Monday, April 21, 2008

A bank-breaking 'dream' apartment

Each time I set foot into my dingy, dusty single in Patton Hall, I take solace in the idea that come October, I will be living in a fabulous Boston flat. It’s not that I haven’t enjoyed Princeton’s dorm room system. I arrived in the fall of 2004 to a suite of seven other giggling girls. I am happy to say that I am still friends with all of them, in part because we have been cooped up on campus over the past four years. A large part of the cohesion of Princeton’s social scene comes from the fact that most of its students live on campus – unless they are forced off by alcohol violations. It is easy to study or hang out in a friend’s room late at night because we don’t have to worry about walking home on the streets of Philadelphia, like the students at Penn.

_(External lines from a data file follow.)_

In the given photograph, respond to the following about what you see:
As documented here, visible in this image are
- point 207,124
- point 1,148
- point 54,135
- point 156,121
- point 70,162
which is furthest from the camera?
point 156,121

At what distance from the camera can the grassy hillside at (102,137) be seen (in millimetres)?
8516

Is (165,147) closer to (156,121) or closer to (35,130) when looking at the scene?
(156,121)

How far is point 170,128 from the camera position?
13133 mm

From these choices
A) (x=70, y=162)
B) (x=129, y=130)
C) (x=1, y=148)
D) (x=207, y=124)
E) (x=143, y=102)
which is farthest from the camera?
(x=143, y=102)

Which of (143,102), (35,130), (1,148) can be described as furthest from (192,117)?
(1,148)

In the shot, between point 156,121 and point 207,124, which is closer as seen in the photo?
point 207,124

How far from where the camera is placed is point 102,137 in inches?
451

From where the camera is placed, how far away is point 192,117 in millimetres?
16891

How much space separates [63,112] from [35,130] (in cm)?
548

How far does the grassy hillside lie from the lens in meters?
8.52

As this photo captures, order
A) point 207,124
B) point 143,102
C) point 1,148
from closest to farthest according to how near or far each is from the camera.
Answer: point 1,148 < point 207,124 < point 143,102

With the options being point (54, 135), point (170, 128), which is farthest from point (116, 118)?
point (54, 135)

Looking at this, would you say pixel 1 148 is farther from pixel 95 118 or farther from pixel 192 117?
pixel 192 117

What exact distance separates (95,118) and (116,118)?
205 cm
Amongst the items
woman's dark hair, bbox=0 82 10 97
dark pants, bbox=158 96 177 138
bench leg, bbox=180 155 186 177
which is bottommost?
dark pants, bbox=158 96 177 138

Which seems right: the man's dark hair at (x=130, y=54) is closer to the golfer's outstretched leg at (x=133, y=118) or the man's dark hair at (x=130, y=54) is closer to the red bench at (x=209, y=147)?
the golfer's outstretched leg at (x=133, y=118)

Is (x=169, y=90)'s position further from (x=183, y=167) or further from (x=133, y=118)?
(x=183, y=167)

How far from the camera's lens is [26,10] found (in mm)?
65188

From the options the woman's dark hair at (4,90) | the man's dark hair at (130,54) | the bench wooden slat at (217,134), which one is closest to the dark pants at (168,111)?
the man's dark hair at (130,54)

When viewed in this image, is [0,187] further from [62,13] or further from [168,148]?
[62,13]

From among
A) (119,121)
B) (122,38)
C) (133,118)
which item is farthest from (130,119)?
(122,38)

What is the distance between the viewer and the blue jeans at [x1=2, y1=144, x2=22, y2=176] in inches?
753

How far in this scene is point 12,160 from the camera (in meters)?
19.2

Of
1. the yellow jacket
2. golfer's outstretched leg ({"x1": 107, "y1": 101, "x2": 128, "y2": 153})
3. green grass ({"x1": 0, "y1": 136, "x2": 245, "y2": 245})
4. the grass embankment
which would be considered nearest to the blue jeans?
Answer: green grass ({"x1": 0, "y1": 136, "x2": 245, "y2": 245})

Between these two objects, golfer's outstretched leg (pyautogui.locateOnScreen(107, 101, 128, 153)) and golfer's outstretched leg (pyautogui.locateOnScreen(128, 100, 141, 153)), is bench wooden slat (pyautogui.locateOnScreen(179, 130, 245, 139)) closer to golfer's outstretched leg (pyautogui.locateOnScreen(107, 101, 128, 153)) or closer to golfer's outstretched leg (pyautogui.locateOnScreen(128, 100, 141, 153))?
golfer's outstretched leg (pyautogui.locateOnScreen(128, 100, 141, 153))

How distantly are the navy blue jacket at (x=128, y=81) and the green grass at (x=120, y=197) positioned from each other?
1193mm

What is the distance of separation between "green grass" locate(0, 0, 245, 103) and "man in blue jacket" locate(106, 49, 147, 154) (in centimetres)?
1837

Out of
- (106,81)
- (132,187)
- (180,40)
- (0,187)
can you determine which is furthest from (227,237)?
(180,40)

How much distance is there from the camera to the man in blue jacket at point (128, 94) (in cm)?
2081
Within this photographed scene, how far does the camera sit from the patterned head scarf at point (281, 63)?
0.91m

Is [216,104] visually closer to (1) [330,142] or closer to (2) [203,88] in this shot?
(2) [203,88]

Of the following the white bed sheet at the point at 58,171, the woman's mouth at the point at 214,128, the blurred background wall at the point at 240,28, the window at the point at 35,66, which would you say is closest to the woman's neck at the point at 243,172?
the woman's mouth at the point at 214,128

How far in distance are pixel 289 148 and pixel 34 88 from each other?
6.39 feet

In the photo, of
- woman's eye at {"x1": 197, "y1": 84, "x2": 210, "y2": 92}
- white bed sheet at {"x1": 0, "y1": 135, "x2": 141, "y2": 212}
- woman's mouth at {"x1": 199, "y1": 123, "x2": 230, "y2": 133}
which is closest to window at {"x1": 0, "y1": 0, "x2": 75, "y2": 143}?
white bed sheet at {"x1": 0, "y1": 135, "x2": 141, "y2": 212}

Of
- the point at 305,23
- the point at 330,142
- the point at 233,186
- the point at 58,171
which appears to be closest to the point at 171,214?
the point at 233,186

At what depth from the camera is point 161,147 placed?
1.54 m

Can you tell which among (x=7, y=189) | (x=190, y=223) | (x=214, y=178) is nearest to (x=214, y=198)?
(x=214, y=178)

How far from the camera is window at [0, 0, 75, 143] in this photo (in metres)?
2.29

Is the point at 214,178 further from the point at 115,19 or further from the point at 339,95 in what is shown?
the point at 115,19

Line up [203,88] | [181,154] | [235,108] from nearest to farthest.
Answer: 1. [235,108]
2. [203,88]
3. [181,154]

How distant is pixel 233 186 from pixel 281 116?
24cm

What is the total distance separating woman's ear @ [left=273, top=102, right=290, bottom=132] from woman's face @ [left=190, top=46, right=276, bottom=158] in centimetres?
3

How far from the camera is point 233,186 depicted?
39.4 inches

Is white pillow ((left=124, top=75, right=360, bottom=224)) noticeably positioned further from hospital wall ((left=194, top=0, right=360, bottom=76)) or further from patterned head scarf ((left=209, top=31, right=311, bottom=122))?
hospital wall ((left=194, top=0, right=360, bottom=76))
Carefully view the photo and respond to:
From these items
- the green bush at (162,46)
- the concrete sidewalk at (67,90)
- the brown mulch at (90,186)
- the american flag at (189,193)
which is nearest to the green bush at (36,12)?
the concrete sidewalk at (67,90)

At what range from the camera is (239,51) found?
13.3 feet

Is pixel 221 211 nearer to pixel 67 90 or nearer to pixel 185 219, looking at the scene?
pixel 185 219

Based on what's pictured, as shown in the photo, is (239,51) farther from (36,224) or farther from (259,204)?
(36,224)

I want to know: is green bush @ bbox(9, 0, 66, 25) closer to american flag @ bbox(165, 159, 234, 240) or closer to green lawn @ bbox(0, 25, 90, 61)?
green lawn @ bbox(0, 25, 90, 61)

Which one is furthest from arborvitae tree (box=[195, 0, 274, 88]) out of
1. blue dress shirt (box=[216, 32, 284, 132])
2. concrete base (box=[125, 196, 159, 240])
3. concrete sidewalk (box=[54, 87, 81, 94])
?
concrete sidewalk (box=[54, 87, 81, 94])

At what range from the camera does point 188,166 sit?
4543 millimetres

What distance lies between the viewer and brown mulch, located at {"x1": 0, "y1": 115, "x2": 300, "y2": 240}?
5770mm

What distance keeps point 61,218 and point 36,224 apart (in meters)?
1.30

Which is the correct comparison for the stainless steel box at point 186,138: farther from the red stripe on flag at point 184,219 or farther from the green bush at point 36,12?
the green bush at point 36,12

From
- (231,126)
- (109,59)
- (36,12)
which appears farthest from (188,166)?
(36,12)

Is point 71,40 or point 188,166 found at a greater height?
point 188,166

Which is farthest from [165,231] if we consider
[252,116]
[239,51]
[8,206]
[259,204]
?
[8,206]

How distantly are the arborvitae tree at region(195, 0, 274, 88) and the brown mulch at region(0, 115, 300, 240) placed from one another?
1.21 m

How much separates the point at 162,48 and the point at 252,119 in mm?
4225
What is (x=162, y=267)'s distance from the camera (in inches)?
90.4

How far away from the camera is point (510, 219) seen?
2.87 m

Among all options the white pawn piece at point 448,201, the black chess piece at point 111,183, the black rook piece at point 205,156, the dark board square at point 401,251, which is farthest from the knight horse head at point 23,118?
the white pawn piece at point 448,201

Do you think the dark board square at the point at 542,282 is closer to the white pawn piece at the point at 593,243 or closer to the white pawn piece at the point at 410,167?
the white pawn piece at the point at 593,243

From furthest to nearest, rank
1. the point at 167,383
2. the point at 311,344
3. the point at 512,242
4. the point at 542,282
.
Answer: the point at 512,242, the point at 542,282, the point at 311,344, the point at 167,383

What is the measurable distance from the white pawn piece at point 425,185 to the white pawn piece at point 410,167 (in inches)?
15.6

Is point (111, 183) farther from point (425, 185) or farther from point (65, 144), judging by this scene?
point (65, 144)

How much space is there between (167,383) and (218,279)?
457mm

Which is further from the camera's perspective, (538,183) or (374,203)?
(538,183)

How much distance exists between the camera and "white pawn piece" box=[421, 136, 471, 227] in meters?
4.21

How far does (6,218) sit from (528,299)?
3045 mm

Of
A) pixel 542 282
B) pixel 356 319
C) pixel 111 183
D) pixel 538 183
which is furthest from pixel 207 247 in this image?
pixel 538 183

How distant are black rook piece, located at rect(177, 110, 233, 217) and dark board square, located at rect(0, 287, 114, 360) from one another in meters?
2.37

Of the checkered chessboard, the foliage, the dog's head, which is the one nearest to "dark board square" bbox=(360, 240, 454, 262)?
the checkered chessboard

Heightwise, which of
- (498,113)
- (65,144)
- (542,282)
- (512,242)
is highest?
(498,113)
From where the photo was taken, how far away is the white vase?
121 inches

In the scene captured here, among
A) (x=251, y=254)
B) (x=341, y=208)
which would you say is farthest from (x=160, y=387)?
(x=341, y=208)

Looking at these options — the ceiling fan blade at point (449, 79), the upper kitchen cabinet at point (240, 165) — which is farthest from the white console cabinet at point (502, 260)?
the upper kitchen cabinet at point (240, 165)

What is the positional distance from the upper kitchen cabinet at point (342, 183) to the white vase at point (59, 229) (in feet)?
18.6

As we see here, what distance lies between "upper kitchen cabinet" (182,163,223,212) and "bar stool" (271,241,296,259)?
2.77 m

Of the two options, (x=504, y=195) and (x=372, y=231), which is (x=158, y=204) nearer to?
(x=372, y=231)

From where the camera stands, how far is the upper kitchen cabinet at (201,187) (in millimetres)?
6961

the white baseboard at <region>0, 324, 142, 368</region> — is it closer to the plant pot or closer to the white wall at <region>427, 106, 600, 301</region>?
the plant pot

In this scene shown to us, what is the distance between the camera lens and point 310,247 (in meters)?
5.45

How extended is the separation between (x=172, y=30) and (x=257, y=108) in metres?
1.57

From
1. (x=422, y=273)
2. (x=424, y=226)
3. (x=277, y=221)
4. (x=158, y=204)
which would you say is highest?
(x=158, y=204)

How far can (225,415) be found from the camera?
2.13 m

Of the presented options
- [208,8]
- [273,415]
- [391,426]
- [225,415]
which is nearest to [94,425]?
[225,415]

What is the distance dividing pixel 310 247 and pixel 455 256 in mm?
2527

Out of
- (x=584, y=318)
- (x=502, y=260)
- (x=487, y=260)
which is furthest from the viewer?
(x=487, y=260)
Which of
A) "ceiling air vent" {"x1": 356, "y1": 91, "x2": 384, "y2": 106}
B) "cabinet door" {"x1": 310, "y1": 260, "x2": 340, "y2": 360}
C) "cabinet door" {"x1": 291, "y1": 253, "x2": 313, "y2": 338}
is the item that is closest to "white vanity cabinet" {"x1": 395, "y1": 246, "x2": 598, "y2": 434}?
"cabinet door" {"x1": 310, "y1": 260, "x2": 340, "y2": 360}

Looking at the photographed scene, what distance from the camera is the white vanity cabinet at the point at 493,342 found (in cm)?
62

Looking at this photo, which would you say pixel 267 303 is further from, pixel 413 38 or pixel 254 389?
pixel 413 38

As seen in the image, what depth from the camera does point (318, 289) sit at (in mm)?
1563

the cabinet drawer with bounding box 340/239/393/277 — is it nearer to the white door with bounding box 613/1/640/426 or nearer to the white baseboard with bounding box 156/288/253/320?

By senior year, I have come to realize that enough is enough. I want to live like a normal human being, have a kitchen, and maybe a little window box where I can grow basil and a medley of herbs that I will soon learn to cook with. I want to have a nice, queen size bed and invest in furniture that I can keep for years to come.

One key fact that I often forget is the expensive and tiresome process of finding a dream apartment. A New York Times story on Sunday laid out a ‘how-to’ guide of finding an apartment in the ‘City’. A shocking part of the article was an outline of average costs: a one-bedroom apartment in Village is about $3,100 a month, while the average studio is about $2,200. Having a doorman jacks up the price of a one-bedroom up to $3,500.

Even more preposterous, it that landlords expect tenants to earn at least 40 times the monthly rent. That means that to snag a $3,100 one-bedroom bachelor pad, a graduating senior would need to make $124,000 in annual salary. Landlords allow recent graduates to co-sign with a ‘guarantor’, ie: mom and pops. But that guarantor must present proof of a good credit rating, including bank stubs, tax returns and other private records that a parent might not want to fax over.

The article really hit home the idea that Princeton students are living in a vicious circle. No matter how much we try to break free of the well-trod paths to consulting and investment banking, we live in a world of financial constraints that necessitate a great salary if we aim to be independent professionals. Or, at least, independent professionals living in New York or Boston. Maybe it’s time to expand our horizons.

For the full New York Times article, see


Anonymous said...

As an alum married to another alum, both of whom work in finance, I can tell you that this article is full of shit.

If you want a beautiful doorman apartment in a great location, and want a broker to find it for you, it will cost you whatever ridiculous amount of money this article states. If you are willing to live a little further away, go without the doorman, do a little legwork, or make other minor compromises, you can easily find a 2-person apartment for less than 2200.

Anonymous said...

By this reasoning, would an article about how expensive caviar is in midtown be "full of sXXt" for not mentioning that fresh chicken eggs can be had for pennies from a farmer's market in Greenpoint?

I don't think you can call a price "ridiculous" just because you don't want to pay for things like location and a doorman. Instead, you should thank your lucky stars that you can stand minor compromises and legwork.

The article is accurate for what it claims to give prices for.

Anonymous said...

The post is disingenuous at best and more likely representative of the worst attitudes of entitlement. Yes nice apartments in NYC can be very expensive. So what? No one is entitled to them. If you care so much about your material circumstances, become an investment banker. If you don't, then deal with the fact that you won't be able to afford all the great stuff that wealthy professionals can. The poster is fortunate to have the opportunity to make that choice at all, and shouldn't complain because she can't have her cake and eat it too.

Boggled '06 said...

As always, the average Princeton student's sense of entitlement boggles my mind. Maybe they should add this to ECO100 (which I'm told 80% of all Princeton students take): you can't expect someone to hand your dreams to you on a silver platter.

Can't afford that apartment now? Get a job, live in the 'burbs for a while (commuting into the city if need be), and when you can afford to do so, move to the City.